El informe “Good intentions, Bad outcomes?” del Foro Económico Mundial señala que una cultura de integridad sólida al interior de las empresas es la clave para que una organización se comporte más fácilmente de una manera ética, porque la tiene incorporada como parte del corazón del negocio, y no como un mero cumplimiento de la ley o una serie de medidas para identificar y sancionar malas conductas individuales.

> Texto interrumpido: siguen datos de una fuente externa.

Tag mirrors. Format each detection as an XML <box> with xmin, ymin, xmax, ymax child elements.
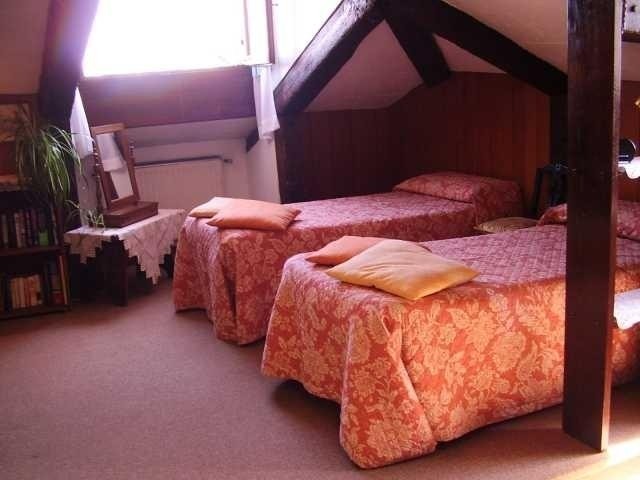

El documento señala que esta cultura debe partir por el reconocimiento de las buenas intenciones de sus empleados, pero, a la vez, considerar que estos constantemente se ven enfrentados a zonas éticas grises, que si no son debidamente tratadas pueden provocar que la empresa completa se vea involucrada en algún escándalo de corrupción. Por lo tanto, es fundamental considerar la ética individual y los sesgos cognitivos, capacitando a los empleados no solo sobre lo que dice la ley, sino en torno a dilemas éticos a los que se puedan enfrentar dentro de la compañía; al mismo tiempo que se construye una seguridad psicológica que los invite a hablar sin miedo si ven algo que no corresponde, identificándose así oportunamente riesgos. Por el contrario, en culturas muy jerarquizadas, prima el miedo a hablar, facilitándole el camino a los corruptos.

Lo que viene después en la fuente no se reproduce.